Con el pretexto de una globalización que campa a sus anchas, existe entre algunos la tentación de que nos parezcamos cada vez más a China. La civilización del ocio que preconizaban en los años sesenta del siglo pasado algunos utópicos de inspiración marxista como Herbert Marcuse se quedó en eso: pura utopía. Y ahora se nos pide trabajar más y por menos dinero cada vez como única forma de competir con el gigante asiático.

Una China que se está ya viendo obligada a subir los sueldos de sus trabajadores urbanos, pero que tiene en sus zonas rurales un enorme ejército de reserva dispuesto a tomar el relevo y a competir a la baja, pero también una China con millones de jóvenes dispuestos a aprender -en sus propias universidades y en las mejores de Occidente- y a emprender con lo aprendido. Todo un desafío para Occidente.

¿Estamos preparados para hacerle frente? Es la pregunta a la que tenemos que responder ya. Lo están haciendo los alemanes, que han visto en aquel país un potencial enorme para las exportaciones de los productos de que está más necesitado: desde los vehículos de cuatro ruedas hasta todo tipo de maquinaria pesada o de precisión.

Pero ese y otros países de los llamados emergentes necesitarán también know how en sus distintos sectores de actividad: desde las nuevas energías eólicas hasta el urbanismo, la arquitectura, la construcción de infraestructuras o el turismo.

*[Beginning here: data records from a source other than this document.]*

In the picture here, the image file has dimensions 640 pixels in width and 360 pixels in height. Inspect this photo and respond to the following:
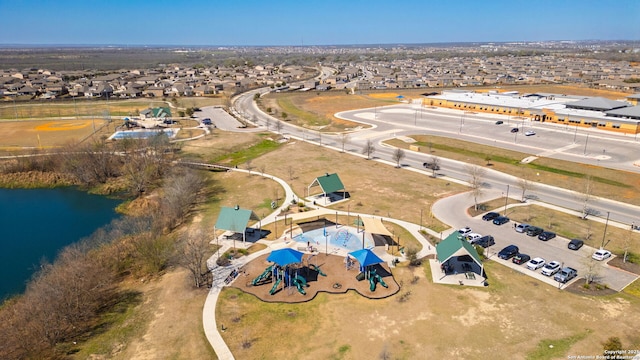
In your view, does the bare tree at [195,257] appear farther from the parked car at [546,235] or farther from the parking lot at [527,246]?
the parked car at [546,235]

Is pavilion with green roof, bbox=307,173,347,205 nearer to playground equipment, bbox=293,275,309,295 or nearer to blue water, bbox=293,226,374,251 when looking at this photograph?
blue water, bbox=293,226,374,251

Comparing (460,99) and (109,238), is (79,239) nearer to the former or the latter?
(109,238)

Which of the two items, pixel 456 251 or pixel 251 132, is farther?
pixel 251 132

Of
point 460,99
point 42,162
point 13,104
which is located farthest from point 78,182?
point 460,99

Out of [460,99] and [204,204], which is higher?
[460,99]

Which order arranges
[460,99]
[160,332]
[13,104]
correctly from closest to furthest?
1. [160,332]
2. [460,99]
3. [13,104]

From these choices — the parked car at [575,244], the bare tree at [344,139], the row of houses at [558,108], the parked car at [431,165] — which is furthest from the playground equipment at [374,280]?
the row of houses at [558,108]
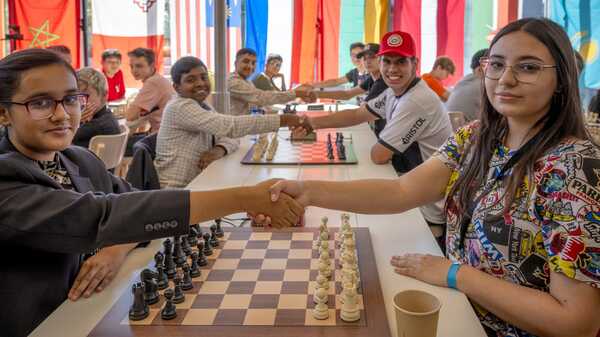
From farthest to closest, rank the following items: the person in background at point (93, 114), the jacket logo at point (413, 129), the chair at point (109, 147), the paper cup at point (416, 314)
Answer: the person in background at point (93, 114)
the chair at point (109, 147)
the jacket logo at point (413, 129)
the paper cup at point (416, 314)

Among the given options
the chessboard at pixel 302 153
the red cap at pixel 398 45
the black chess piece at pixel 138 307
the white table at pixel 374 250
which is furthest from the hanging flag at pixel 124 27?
the black chess piece at pixel 138 307

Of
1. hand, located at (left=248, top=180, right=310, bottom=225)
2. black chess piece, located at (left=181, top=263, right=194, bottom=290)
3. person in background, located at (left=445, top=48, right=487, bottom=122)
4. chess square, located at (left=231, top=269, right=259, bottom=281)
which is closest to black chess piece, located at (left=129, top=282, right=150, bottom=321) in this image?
black chess piece, located at (left=181, top=263, right=194, bottom=290)

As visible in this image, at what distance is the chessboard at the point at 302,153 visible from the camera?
2783 mm

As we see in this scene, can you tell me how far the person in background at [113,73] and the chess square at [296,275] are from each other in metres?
5.58

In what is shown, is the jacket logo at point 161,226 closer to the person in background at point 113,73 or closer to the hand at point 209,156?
the hand at point 209,156

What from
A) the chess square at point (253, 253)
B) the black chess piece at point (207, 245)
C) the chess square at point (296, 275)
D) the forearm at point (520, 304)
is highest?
the black chess piece at point (207, 245)

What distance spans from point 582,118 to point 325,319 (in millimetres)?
838

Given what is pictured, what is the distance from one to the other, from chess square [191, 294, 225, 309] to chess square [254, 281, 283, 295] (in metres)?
0.09

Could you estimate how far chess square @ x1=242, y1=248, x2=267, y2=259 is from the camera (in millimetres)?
1455

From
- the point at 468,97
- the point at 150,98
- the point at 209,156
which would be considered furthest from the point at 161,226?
the point at 468,97

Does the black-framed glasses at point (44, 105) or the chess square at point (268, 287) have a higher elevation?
the black-framed glasses at point (44, 105)

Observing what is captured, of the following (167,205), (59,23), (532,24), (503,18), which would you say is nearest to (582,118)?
(532,24)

Y los europeos tenemos que estar preparados para proporcionárselo. Para ello es preciso sumar esfuerzos, aprovechando las potencialidades de cada uno de nuestros países. Hay que crear cuanto antes un espacio europeo de investigación y desarrollo que deje aflorar y fructificar los mejores talentos. Hay que acabar con el nepotismo y potenciar también en nuestros países del Sur, menos acostumbrados a ello, la cultura del mérito, imitando en ello a los países anglosajones, pero mitigando al mismo tiempo las enormes desigualdades que caracterizan a esos últimos.

Hay que competir con los chinos no solo en el terreno económico, sino también en el político, demostrando la superioridad de nuestro sistema democrático sobre el suyo y animando a sus ciudadanos a exigir cada vez más libertades civiles y sindicales porque sus futuras demandas tanto políticas como económicas nivelarán el terreno de juego.

Pero al mismo tiempo es preciso frenar la tentación en la que caen muchos de nuestros dirigentes de decidir por encima de la cabeza de los ciudadanos o dejar que se imponga la razón económica sobre la política con el pretexto de la inevitabilidad de las medidas impopulares que adoptan, algo que vemos para nuestra desgracia de un tiempo a esta parte un día sí y otro también.

Porque la globalización no puede ser en ningún caso un pretexto para erosionar la calidad de nuestras democracias, ya bastante desgastadas por unos partidos cada vez menos representativos -todo hay que decirlo- de la voluntad popular, y convertirlas en ese híbrido que un analista francés calificaba, en ocurrente juego de palabras, de "democraturas", de las que tenemos ejemplos en países como Singapur o algunas repúblicas salidas de la antigua Unión Soviética.

La cuestión no es, en cualquier caso, parecernos cada vez más a China, sino que, con todas las imperfecciones de nuestro sistema democrático, China se parezca más a nosotros.